Impact: pod evictions/deletions are blocked ¶
Because the state of the remote clusters is undefined, x-pdb will reject all eviction/deletions. Though this applies only for pods which have a XPodDisruptionBudget
configured.
⚠️ Warning: This includes blocking node pressure evictions.
Mitigation ¶
If a cluster is taken down for maintenance for a extended period of time you should consider removing that cluster from the remoteEndpoint
configuration, so that x-pdb ignores that cluster entirely.
In an incident scenario you can consider to set the failurePolicy=Ignore
to NOT block deletions/evictions. Only do it if you can accept the risk. Your workloads are no longer protected.

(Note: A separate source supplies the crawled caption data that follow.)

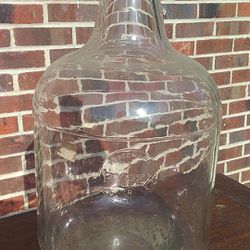 Pyrex 5-gallon glass jug or or beaker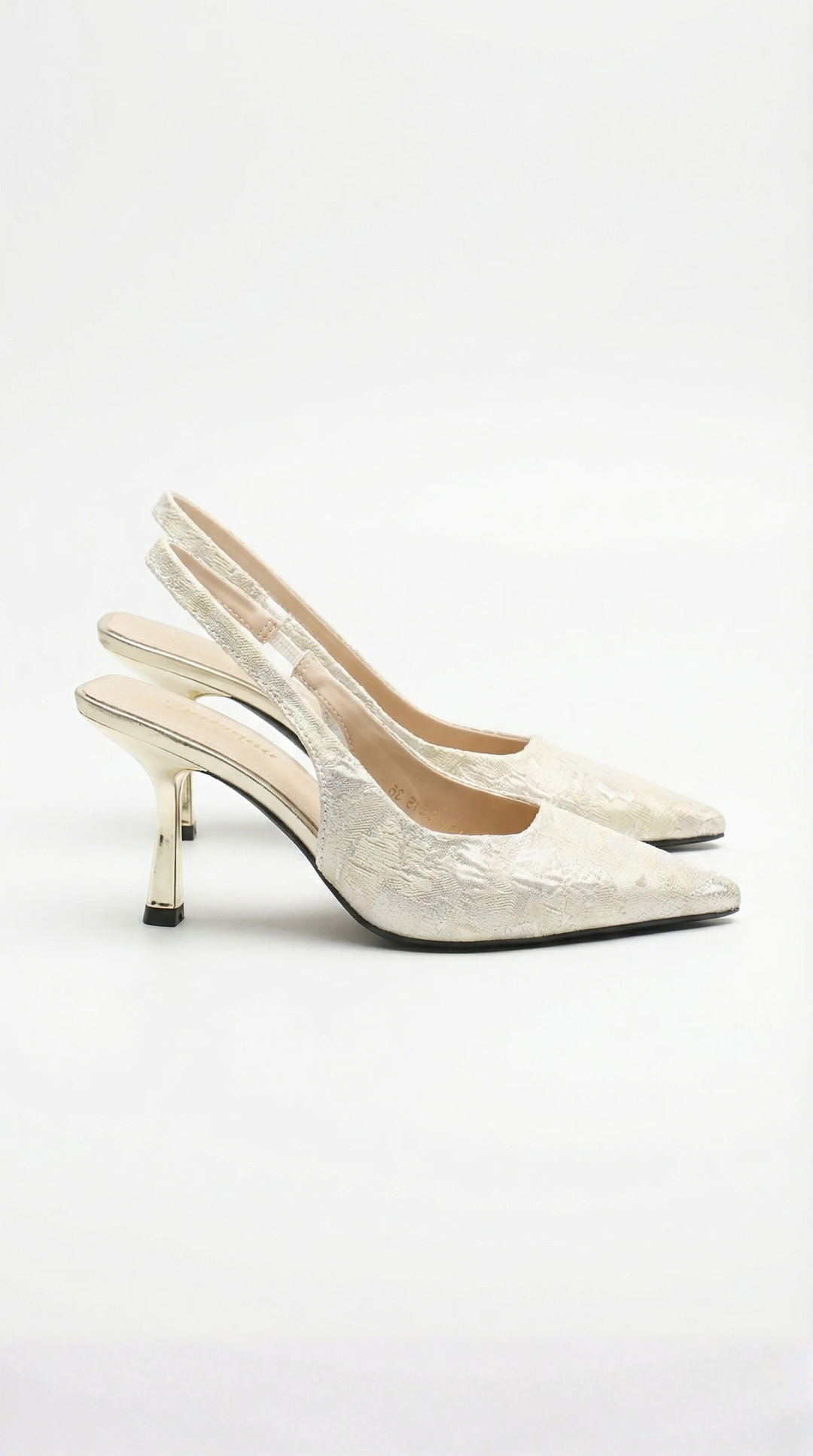 Sandalias de tiras con tacón de Rachel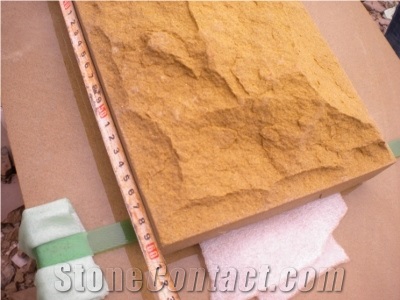 China Yellow Sandstone Quarry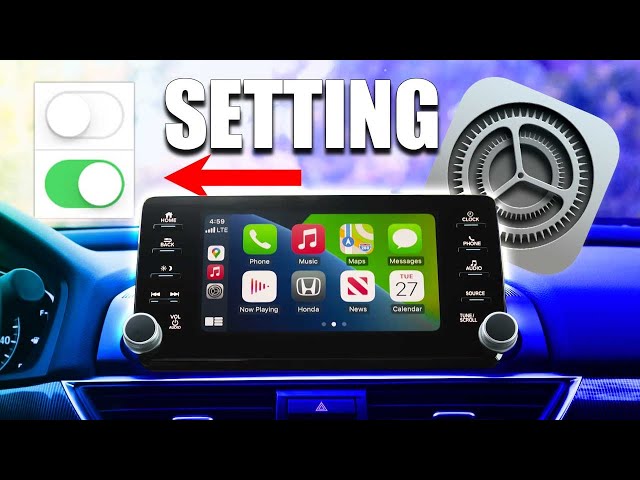 Crucial Apple CarPlay Settings to TURN OFF Immediately! Protect Your Driving Experience - Act Now!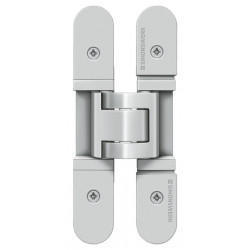 Hafele 924.16.805 3D Hinge, Satin Stainless Steel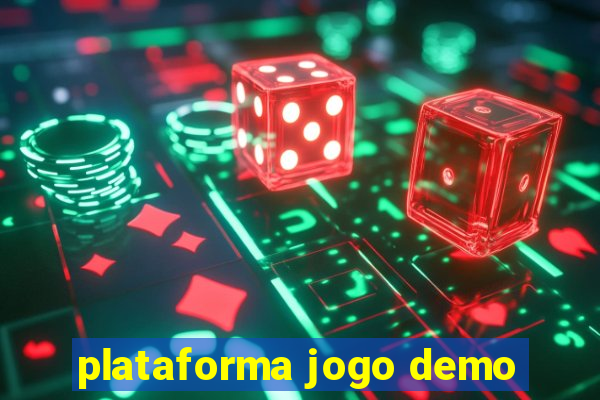 plataforma jogo demo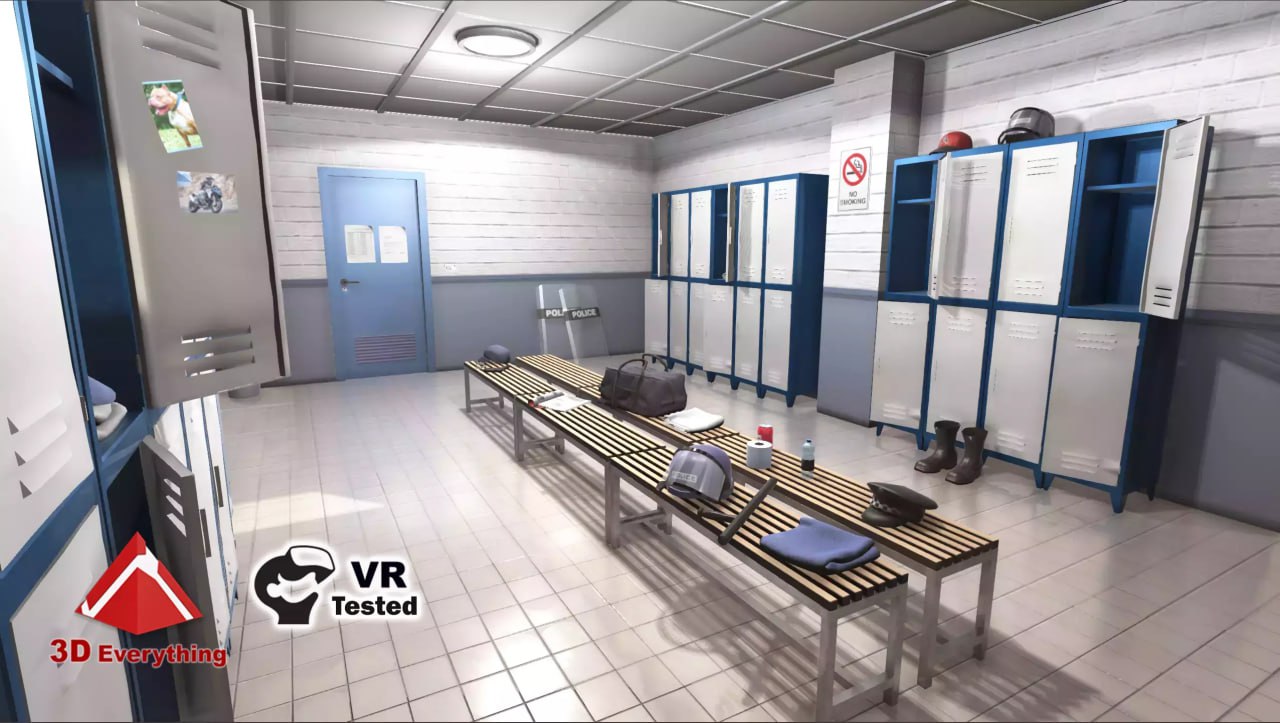 Police Changing Room📱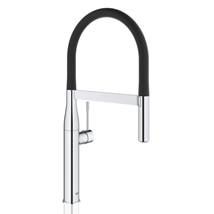 Dřezová baterie Grohe Essence New s vytahovací sprškou chrom 30294000 - Siko - koupelny - kuchyně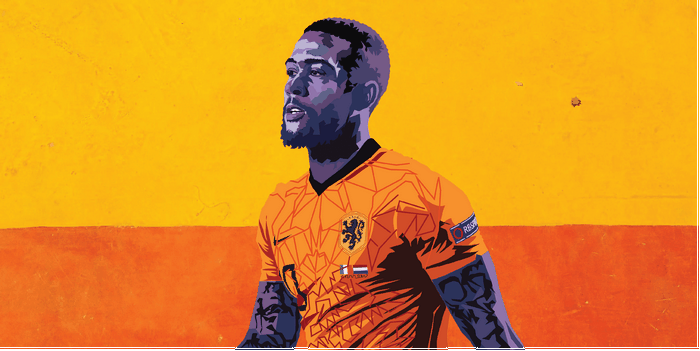 Memphis Depay Netherlands National Football Team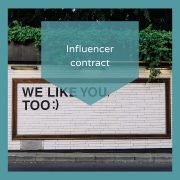 Influencercontract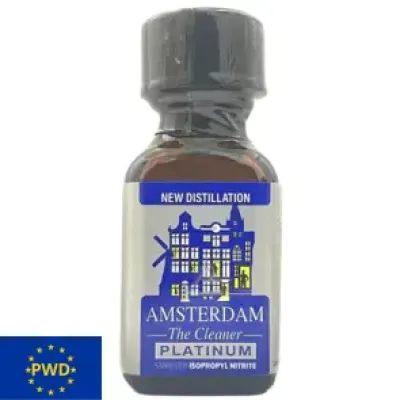 Amsterdam Platinum Poppers – 24 ml (PWD) Amsterdam Platinum Poppers – 24 ml (PWD)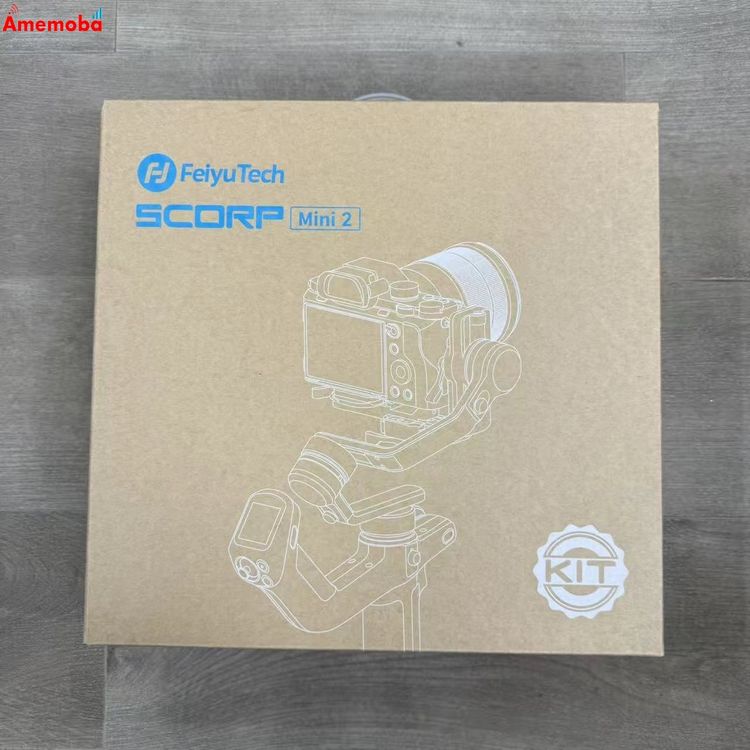 【新品・未当て嵌める】SCORP Mini 2 コンプリートセット FeiyuF1-2kit 新品未当て嵌める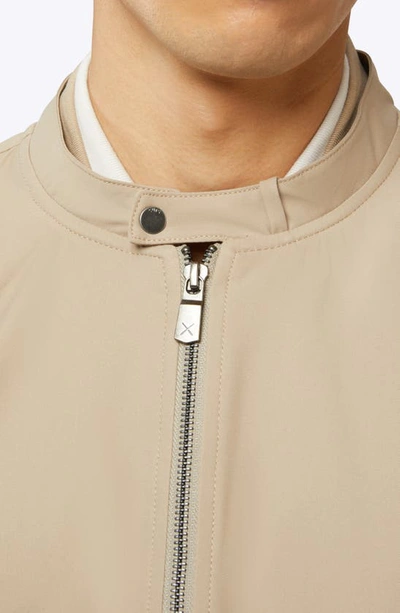 Cuts Legacy Water Resistant Bomber Jacket In Dove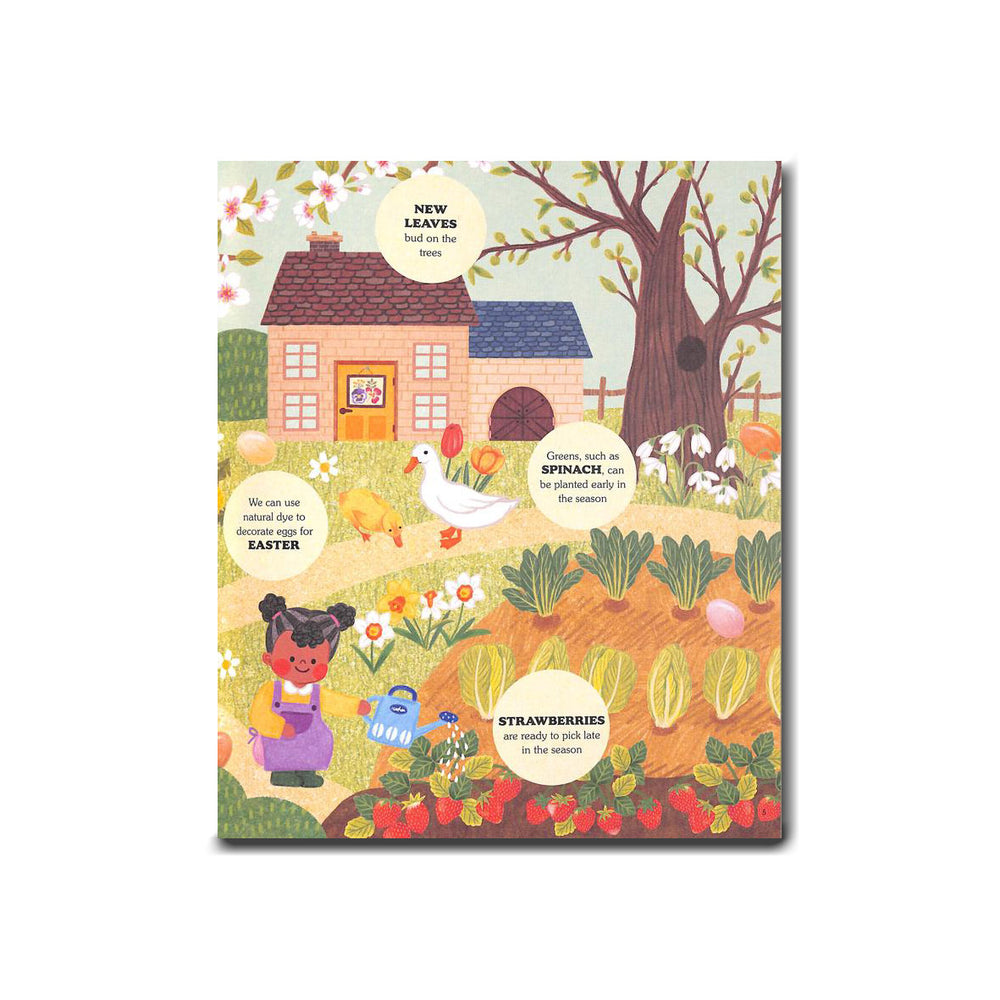 
                  
                    Ivy Kids A Spring Treasury of Recipes, Crafts and Wisdom - Angela Ferraro-Fanning, Annelies Draws
                  
                
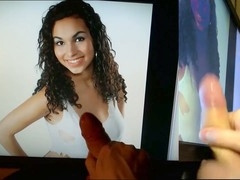 Cum tribute To adrienne!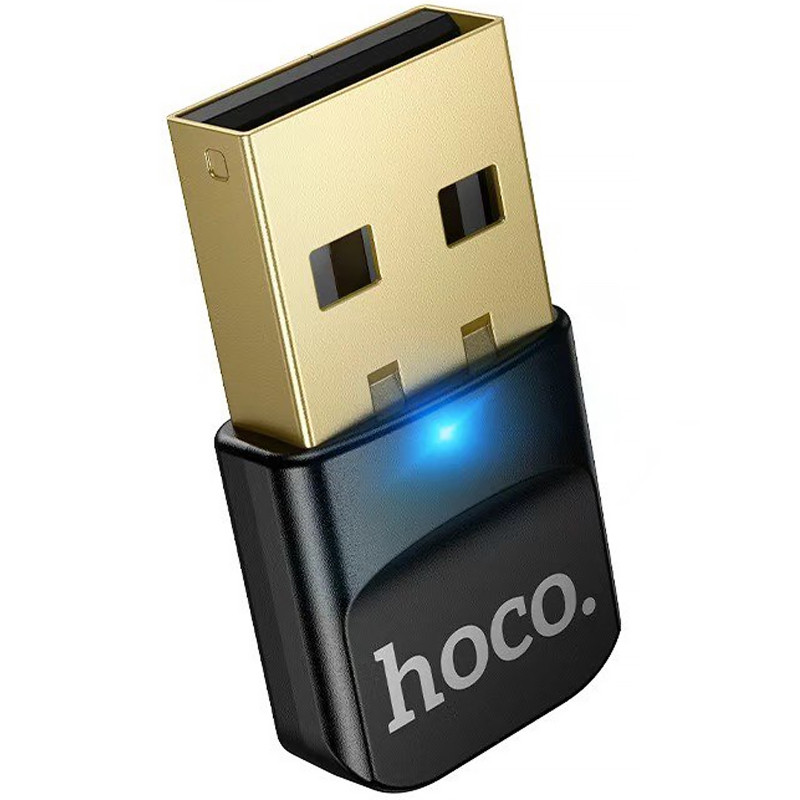 Bluetooth адаптер Hoco UA100 BT6.0 Херсон - зображення 1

Further, you can temporarily delete the XPodDisruptionBudget
resource or setting spec.suspend=true
which effectively make x-pdb ignore it.
2. x-pdb pods are unavailable within the cluster ¶
![Overview](../pictures/x-pdb-failure-scenarios-internal.png)
Scenario: x-pdb is unavailable within the cluster, from the perspective of kube-apiserver. That could be due to network policies, TLS misconfiguration, service selector misconfiguration, pods being not ready or other means. It is likely, that x-pdb is also unavailable from the perspective of other clusters (see scenario above).
Impact: all pod evictions/deletions are blocked ¶
Depending on the failurePolicy
on the webhook, kube-apiserver will reject all pod evictions / deletions due to the unavailability of the webhook.
⚠️ Warning: This includes blocking node pressure evictions.
Mitigation ¶
In an incident scenario you can consider to set the failurePolicy=Ignore
to NOT block deletions/evictions. Only do it if you can accept the risk. Your workloads are no longer protected.
Reliability recommendations ¶
1. Enable x-pdb only for specific workloads ¶
To limit the impact on a remote cluster being unavailable, configure the x-pdb webhook to only apply to certain namespaces.
webhook:
namespaceSelector: {}
matchExpressions:
- key: x-pdb.form3.tech/enabled
operator: Exists
2. use suspend
¶
Use XPodDisruptionBudget .spec.suspend
to temporarily disable the XPDB in case of an incident. Be aware that your workloads are no longer protected.
3. Use disruption probes ¶
Use disruption probes to assess if a workload is stable enough to deal with a disruption.